ROWS:
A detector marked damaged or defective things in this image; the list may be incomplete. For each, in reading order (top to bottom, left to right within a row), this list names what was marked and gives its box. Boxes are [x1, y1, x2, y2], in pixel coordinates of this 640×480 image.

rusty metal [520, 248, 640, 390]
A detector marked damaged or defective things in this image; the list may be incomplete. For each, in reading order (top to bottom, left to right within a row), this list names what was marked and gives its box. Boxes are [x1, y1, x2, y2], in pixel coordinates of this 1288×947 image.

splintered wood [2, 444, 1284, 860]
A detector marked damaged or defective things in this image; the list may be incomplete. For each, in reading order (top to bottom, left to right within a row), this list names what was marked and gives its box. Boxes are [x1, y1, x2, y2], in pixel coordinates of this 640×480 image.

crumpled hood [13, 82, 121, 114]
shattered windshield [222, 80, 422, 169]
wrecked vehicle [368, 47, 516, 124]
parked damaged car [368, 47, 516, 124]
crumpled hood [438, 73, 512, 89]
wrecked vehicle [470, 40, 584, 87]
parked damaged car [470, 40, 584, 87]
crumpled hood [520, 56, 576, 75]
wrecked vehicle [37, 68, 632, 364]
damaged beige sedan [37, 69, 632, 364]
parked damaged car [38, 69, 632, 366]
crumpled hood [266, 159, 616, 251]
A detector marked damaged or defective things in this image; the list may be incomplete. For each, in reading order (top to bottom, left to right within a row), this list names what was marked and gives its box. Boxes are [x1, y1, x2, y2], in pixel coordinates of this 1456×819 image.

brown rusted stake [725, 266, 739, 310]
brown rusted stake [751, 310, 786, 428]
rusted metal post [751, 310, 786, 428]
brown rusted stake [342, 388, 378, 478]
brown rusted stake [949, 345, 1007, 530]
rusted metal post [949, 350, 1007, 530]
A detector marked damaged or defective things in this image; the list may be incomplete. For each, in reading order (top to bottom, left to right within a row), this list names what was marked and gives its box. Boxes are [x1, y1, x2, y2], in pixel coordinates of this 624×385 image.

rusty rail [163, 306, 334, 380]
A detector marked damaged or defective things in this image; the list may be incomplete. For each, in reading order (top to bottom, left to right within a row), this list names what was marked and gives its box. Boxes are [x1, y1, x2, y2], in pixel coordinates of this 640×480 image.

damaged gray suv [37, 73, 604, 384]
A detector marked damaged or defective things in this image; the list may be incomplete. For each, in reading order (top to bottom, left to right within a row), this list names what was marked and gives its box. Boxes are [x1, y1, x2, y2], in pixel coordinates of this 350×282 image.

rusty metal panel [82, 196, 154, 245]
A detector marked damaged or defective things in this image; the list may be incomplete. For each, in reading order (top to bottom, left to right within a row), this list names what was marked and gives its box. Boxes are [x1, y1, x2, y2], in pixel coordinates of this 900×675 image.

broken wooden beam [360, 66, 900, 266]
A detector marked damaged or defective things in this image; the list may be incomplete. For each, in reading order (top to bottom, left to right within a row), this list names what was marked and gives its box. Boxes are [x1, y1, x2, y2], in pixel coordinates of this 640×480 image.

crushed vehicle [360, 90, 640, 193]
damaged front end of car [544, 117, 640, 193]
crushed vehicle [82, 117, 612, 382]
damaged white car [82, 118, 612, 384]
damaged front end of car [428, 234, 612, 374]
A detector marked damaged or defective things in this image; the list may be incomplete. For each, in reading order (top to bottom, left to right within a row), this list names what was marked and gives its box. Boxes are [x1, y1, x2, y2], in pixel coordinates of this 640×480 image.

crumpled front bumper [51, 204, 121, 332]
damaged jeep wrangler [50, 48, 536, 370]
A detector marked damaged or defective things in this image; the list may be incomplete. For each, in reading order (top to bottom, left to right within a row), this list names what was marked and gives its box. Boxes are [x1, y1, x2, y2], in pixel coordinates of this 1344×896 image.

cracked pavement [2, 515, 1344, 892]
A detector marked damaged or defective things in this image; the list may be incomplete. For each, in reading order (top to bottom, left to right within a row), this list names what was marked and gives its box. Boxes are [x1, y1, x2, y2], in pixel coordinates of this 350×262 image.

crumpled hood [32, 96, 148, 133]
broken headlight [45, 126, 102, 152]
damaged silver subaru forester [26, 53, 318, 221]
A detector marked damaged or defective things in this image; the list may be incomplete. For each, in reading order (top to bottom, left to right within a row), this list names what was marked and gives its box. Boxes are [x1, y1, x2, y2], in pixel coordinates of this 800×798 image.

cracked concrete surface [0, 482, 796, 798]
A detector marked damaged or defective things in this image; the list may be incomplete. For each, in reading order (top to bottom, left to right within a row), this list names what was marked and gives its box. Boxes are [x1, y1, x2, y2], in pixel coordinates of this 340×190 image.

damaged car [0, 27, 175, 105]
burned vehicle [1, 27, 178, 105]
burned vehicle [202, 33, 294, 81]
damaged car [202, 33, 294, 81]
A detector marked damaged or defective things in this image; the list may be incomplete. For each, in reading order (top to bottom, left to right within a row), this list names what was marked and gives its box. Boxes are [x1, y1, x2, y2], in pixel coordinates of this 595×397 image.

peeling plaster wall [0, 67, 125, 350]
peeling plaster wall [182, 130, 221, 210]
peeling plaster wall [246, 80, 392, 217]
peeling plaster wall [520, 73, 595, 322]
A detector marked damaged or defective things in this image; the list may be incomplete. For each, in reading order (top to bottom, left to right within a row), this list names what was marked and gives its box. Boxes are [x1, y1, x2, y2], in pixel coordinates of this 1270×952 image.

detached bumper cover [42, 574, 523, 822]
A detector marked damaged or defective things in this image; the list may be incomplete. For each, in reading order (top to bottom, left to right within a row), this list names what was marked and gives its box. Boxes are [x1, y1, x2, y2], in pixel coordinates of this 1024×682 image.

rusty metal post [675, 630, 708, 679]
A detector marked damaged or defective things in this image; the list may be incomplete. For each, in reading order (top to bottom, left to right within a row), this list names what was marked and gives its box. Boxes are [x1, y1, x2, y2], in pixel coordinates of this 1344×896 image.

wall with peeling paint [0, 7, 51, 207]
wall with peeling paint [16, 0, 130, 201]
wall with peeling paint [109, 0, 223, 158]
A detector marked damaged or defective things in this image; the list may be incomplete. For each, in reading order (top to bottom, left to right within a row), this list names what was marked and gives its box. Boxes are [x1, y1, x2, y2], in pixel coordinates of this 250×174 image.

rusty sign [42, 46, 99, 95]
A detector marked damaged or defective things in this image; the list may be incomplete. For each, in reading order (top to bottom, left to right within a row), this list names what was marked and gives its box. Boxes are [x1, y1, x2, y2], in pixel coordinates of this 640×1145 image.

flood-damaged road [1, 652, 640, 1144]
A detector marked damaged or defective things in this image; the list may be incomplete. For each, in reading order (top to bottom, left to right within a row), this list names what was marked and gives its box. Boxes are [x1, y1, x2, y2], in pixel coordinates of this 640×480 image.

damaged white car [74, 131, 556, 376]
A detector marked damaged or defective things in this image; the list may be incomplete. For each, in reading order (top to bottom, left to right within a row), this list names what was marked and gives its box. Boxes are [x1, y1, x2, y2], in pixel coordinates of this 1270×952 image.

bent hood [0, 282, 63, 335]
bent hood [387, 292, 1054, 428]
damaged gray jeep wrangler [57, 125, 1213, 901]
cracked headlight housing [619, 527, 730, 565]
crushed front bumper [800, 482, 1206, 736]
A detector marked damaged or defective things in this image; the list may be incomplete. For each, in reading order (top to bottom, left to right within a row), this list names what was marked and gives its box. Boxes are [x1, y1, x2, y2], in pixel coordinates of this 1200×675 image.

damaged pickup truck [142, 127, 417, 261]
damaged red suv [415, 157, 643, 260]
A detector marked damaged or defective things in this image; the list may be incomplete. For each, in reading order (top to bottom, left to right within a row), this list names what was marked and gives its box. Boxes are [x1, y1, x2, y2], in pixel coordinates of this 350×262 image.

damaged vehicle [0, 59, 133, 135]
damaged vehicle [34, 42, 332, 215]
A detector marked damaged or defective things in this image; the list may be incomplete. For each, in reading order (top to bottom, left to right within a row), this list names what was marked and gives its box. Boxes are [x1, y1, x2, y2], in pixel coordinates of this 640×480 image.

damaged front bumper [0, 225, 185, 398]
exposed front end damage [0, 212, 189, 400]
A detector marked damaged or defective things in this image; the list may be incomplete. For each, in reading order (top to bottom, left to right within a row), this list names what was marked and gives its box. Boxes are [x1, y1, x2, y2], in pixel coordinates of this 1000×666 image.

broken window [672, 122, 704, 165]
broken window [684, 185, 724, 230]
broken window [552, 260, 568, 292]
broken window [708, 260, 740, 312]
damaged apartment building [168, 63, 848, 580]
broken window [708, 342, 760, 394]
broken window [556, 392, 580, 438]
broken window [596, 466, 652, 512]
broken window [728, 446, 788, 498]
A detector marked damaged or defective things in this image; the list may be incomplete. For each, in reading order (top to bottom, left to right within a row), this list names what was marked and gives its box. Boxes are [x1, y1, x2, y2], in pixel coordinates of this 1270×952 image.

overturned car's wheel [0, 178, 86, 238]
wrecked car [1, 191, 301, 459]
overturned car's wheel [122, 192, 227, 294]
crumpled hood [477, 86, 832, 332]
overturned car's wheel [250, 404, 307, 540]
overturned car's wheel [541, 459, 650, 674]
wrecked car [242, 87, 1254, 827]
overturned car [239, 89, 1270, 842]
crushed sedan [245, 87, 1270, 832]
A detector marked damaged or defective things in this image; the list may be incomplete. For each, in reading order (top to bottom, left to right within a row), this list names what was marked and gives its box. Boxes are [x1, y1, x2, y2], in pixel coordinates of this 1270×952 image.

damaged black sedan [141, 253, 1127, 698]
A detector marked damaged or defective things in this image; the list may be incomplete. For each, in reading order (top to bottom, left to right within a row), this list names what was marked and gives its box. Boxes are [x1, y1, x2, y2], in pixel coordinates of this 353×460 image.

YOUR TASK: Reproduce the part of the listing above word for word, starting at the line that contains "this 1000×666 image." and ending at the line that contains "broken window [728, 446, 788, 498]". Include both of those lines.

TASK SOLUTION:
A detector marked damaged or defective things in this image; the list may be incomplete. For each, in reading order (top to bottom, left to right within a row), this list names what was marked and gives its box. Boxes are [x1, y1, x2, y2], in pixel coordinates of this 1000×666 image.

broken window [672, 122, 704, 165]
broken window [684, 185, 724, 230]
broken window [552, 260, 568, 292]
broken window [708, 260, 740, 312]
damaged apartment building [168, 63, 848, 580]
broken window [708, 342, 760, 394]
broken window [556, 392, 580, 438]
broken window [596, 466, 652, 512]
broken window [728, 446, 788, 498]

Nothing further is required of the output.